A total of 610 participants received the baseline neuropsychological battery and 494 (81.0%) received a second neuropsychological battery. Participants who did not receive a second neuropsychological battery were less likely to have a high school degree (P = 0.0002) and had a lower summary score of learning and memory (P < 0.0001). There were no differences between participants who received two neuropsychological batteries and those who received only a baseline battery for age, APOE e4, sex or alcohol consumption during midlife and late life. The APOE allele frequencies of the final sample were 8.0, 81.2 and 10.8% for the e2, e3 and e4 alleles, respectively. These allele frequencies did not violate Hardy–Weinberg equilibrium.
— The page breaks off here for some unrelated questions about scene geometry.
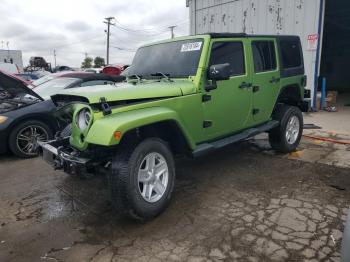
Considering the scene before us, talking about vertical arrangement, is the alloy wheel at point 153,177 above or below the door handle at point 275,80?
below

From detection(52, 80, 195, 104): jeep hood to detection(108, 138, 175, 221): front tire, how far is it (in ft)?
1.61

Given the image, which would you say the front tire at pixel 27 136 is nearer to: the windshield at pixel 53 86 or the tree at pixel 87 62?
the windshield at pixel 53 86

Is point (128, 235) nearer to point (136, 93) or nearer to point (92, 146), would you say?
point (92, 146)

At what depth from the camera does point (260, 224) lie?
3.48 meters

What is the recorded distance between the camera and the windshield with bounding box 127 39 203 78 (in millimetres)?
4340

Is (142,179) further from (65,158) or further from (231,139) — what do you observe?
(231,139)

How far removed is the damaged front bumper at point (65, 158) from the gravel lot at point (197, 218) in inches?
24.1

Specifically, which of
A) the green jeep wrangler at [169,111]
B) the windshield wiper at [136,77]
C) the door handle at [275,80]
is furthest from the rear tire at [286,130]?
the windshield wiper at [136,77]

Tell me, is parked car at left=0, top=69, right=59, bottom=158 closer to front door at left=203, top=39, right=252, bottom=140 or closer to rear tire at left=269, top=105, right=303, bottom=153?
front door at left=203, top=39, right=252, bottom=140

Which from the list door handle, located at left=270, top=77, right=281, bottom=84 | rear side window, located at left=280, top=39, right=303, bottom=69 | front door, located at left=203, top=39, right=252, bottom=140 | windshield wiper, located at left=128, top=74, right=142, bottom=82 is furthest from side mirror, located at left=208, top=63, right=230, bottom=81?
rear side window, located at left=280, top=39, right=303, bottom=69

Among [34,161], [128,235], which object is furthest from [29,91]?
[128,235]

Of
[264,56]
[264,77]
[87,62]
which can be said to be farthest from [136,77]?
[87,62]

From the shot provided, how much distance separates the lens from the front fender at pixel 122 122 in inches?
122

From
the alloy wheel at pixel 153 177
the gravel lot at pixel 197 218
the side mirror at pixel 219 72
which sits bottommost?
the gravel lot at pixel 197 218
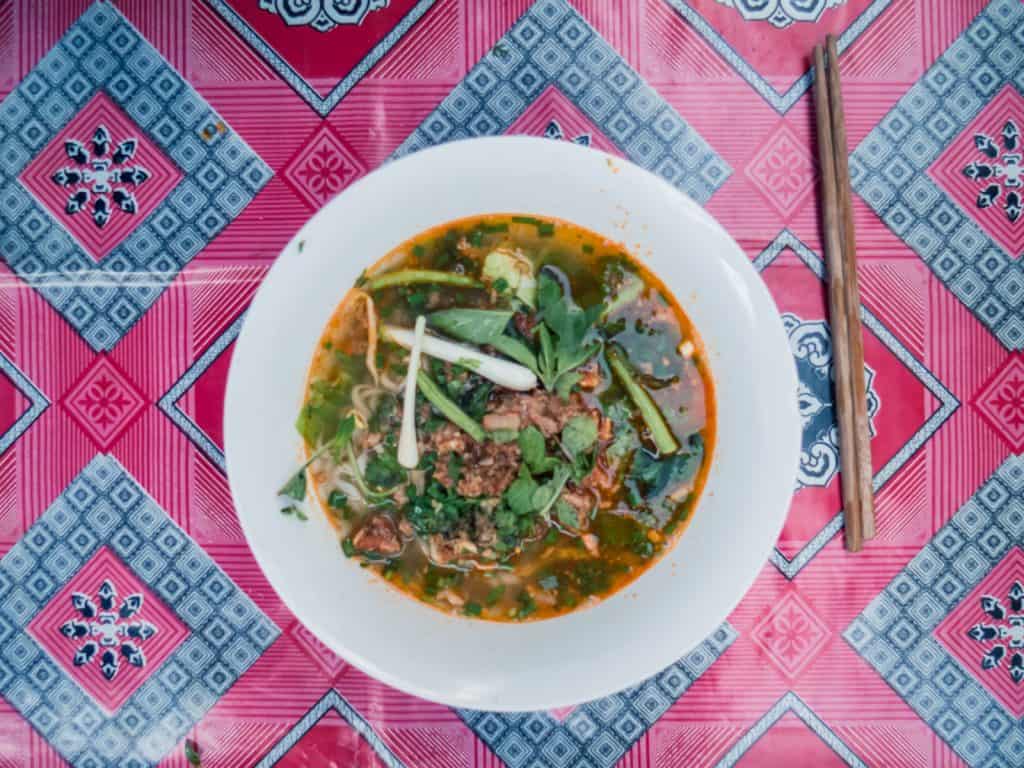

There were 126 (20.7%) subjects with one or more APOE e4 alleles and 484 (79.3%) subjects with no APOE e4 alleles. During the first clinical examination there were 59 (9.6%) abstainers, 308 (50.5%) light, 156 (25.6%) moderate and 87 (14.3%) heavy alcohol consumers. Alcohol consumption declined with increasing age Inline graphic. During the eighth clinical examination there were 339 (55.6%) abstainers, 115 (18.9%) light, 128 (21.0%) moderate and 28 (4.6%) heavy alcohol consumers.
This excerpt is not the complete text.